Enunciado del ejercicio: Copia todas las filas que aparecen a continuación sin alterar ni un solo carácter.

Filas de datos:
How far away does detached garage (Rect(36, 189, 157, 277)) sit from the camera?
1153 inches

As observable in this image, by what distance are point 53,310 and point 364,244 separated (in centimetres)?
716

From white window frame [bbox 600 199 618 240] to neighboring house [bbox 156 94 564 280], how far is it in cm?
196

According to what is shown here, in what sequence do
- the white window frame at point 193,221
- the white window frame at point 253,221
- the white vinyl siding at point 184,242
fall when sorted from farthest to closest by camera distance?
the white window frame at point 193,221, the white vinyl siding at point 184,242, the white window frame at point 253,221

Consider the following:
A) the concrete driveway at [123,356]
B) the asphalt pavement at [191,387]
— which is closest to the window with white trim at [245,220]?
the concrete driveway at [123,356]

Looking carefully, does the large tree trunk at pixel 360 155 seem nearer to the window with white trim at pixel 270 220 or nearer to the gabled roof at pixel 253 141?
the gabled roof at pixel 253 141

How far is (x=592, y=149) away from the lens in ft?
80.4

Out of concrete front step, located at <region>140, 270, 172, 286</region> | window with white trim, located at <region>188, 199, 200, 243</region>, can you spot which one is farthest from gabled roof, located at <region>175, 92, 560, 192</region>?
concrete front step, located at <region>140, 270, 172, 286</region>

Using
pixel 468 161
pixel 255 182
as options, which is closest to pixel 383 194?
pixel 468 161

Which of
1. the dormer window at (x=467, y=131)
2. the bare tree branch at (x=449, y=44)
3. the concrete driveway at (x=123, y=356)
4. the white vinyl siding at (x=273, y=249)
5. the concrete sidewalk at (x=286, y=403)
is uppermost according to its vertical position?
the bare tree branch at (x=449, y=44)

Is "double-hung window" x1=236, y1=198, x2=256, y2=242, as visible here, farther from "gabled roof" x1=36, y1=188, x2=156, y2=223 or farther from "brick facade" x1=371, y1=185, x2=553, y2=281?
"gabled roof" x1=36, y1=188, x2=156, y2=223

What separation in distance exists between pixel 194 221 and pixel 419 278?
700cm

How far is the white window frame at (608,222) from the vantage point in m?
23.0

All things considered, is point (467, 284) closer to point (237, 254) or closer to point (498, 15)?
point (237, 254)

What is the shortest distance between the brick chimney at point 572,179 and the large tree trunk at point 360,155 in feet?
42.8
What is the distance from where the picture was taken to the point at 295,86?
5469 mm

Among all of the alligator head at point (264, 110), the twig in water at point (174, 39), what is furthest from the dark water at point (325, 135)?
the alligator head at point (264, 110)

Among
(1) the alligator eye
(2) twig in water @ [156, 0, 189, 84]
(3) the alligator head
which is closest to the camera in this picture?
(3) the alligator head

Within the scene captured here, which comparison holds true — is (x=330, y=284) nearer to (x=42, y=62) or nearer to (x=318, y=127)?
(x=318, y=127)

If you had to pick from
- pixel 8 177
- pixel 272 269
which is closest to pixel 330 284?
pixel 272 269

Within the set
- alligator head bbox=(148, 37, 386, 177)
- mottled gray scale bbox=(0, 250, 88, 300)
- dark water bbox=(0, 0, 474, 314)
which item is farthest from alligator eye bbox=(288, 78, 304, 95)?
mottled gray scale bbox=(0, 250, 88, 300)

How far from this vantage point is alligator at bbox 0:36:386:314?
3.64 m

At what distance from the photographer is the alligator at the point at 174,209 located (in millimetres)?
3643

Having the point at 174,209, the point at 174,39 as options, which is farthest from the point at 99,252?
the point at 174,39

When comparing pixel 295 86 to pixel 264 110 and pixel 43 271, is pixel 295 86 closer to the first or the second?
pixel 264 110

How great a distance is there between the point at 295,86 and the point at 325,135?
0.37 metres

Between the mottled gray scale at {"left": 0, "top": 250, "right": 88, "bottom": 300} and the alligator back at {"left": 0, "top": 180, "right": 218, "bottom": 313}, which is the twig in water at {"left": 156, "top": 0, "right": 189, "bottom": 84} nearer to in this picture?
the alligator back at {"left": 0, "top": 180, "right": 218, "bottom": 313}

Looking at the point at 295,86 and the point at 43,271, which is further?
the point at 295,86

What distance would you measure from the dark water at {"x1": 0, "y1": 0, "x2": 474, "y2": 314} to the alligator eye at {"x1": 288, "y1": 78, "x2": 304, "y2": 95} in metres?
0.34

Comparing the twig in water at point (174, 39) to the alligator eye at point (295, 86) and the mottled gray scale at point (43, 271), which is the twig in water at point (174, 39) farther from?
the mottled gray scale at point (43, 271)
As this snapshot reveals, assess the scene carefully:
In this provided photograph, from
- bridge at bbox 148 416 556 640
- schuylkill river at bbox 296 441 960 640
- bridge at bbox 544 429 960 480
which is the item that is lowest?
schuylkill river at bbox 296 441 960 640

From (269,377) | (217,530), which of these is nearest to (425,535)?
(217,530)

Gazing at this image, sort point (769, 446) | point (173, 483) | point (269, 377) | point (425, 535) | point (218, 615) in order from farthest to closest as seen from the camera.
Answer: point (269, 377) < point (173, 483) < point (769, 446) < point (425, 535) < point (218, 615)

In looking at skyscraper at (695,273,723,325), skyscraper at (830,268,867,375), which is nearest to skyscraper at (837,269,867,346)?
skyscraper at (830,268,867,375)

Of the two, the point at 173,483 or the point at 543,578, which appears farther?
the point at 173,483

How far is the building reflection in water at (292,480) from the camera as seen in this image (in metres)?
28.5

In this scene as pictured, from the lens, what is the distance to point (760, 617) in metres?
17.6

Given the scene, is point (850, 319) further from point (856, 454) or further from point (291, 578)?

Respuesta correcta:
How far away does detached garage (Rect(36, 189, 157, 277)) sit from the camera?
1153 inches

As observable in this image, by what distance are point 53,310 and point 364,244 separated (in centimetres)?
716

From white window frame [bbox 600 199 618 240] to neighboring house [bbox 156 94 564 280], how far is it in cm?
196

According to what is shown here, in what sequence do
- the white window frame at point 193,221
- the white window frame at point 253,221
- the white vinyl siding at point 184,242
fall when sorted from farthest to closest by camera distance?
the white window frame at point 193,221, the white vinyl siding at point 184,242, the white window frame at point 253,221

Consider the following:
A) the concrete driveway at [123,356]
B) the asphalt pavement at [191,387]
— which is closest to the window with white trim at [245,220]?
the concrete driveway at [123,356]

Looking carefully, does the large tree trunk at pixel 360 155 seem nearer to the window with white trim at pixel 270 220 or nearer to the gabled roof at pixel 253 141?
the gabled roof at pixel 253 141

How far is (x=592, y=149) away from the lens in ft?
80.4

Out of concrete front step, located at <region>140, 270, 172, 286</region> | window with white trim, located at <region>188, 199, 200, 243</region>, can you spot which one is farthest from gabled roof, located at <region>175, 92, 560, 192</region>?
concrete front step, located at <region>140, 270, 172, 286</region>

Using
pixel 468 161
pixel 255 182
as options, which is closest to pixel 383 194?
pixel 468 161

Which of
1. the dormer window at (x=467, y=131)
2. the bare tree branch at (x=449, y=44)
3. the concrete driveway at (x=123, y=356)
4. the white vinyl siding at (x=273, y=249)
5. the concrete sidewalk at (x=286, y=403)
is uppermost according to its vertical position?
the bare tree branch at (x=449, y=44)

Is "double-hung window" x1=236, y1=198, x2=256, y2=242, as visible here, farther from "gabled roof" x1=36, y1=188, x2=156, y2=223 or farther from "brick facade" x1=371, y1=185, x2=553, y2=281?
"gabled roof" x1=36, y1=188, x2=156, y2=223

What separation in distance exists between pixel 194 221 and pixel 419 278?
700cm

How far is the white window frame at (608,222) from the vantage point in m?
23.0

All things considered, is point (467, 284) closer to point (237, 254) or closer to point (498, 15)?
point (237, 254)

What is the shortest distance between the brick chimney at point 572,179 and the large tree trunk at point 360,155 in feet?
42.8
What is the distance from where the picture was taken to the point at 295,86?
5469 mm

Among all of the alligator head at point (264, 110), the twig in water at point (174, 39), what is furthest from the dark water at point (325, 135)?
the alligator head at point (264, 110)

Among
(1) the alligator eye
(2) twig in water @ [156, 0, 189, 84]
(3) the alligator head
which is closest to the camera in this picture?
(3) the alligator head

Within the scene captured here, which comparison holds true — is (x=330, y=284) nearer to (x=42, y=62) or nearer to (x=318, y=127)?
(x=318, y=127)

If you had to pick from
- pixel 8 177
- pixel 272 269
which is closest to pixel 330 284?
pixel 272 269

Within the set
- alligator head bbox=(148, 37, 386, 177)
- mottled gray scale bbox=(0, 250, 88, 300)
- dark water bbox=(0, 0, 474, 314)
which item is farthest from alligator eye bbox=(288, 78, 304, 95)?
mottled gray scale bbox=(0, 250, 88, 300)

How far from this vantage point is alligator at bbox 0:36:386:314?
3.64 m

At what distance from the photographer is the alligator at the point at 174,209 located (in millimetres)?
3643

Having the point at 174,209, the point at 174,39 as options, which is farthest from the point at 99,252?
the point at 174,39

When comparing pixel 295 86 to pixel 264 110 and pixel 43 271, is pixel 295 86 closer to the first or the second?
pixel 264 110

How great a distance is there between the point at 295,86 and the point at 325,135?
0.37 metres

Between the mottled gray scale at {"left": 0, "top": 250, "right": 88, "bottom": 300} and the alligator back at {"left": 0, "top": 180, "right": 218, "bottom": 313}, which is the twig in water at {"left": 156, "top": 0, "right": 189, "bottom": 84} nearer to in this picture?
the alligator back at {"left": 0, "top": 180, "right": 218, "bottom": 313}

Looking at the point at 295,86 and the point at 43,271, which is further?
the point at 295,86

What distance would you measure from the dark water at {"x1": 0, "y1": 0, "x2": 474, "y2": 314} to the alligator eye at {"x1": 288, "y1": 78, "x2": 304, "y2": 95} in metres?
0.34

Comparing the twig in water at point (174, 39) to the alligator eye at point (295, 86) and the mottled gray scale at point (43, 271), which is the twig in water at point (174, 39) farther from?
the mottled gray scale at point (43, 271)
As this snapshot reveals, assess the scene carefully:
In this provided photograph, from
- bridge at bbox 148 416 556 640
- schuylkill river at bbox 296 441 960 640
- bridge at bbox 544 429 960 480
which is the item that is lowest?
schuylkill river at bbox 296 441 960 640

From (269,377) | (217,530), which of these is nearest to (425,535)?
(217,530)

Gazing at this image, sort point (769, 446) | point (173, 483) | point (269, 377) | point (425, 535) | point (218, 615) in order from farthest to closest as seen from the camera.
Answer: point (269, 377) < point (173, 483) < point (769, 446) < point (425, 535) < point (218, 615)

In looking at skyscraper at (695,273,723,325), skyscraper at (830,268,867,375), which is nearest to skyscraper at (837,269,867,346)?
skyscraper at (830,268,867,375)

Of the two, the point at 173,483 or the point at 543,578, which appears farther?
the point at 173,483

How far is the building reflection in water at (292,480) from the camera as seen in this image (in metres)?
28.5

In this scene as pictured, from the lens, what is the distance to point (760, 617) in metres?
17.6

Given the scene, is point (850, 319) further from point (856, 454) or further from point (291, 578)?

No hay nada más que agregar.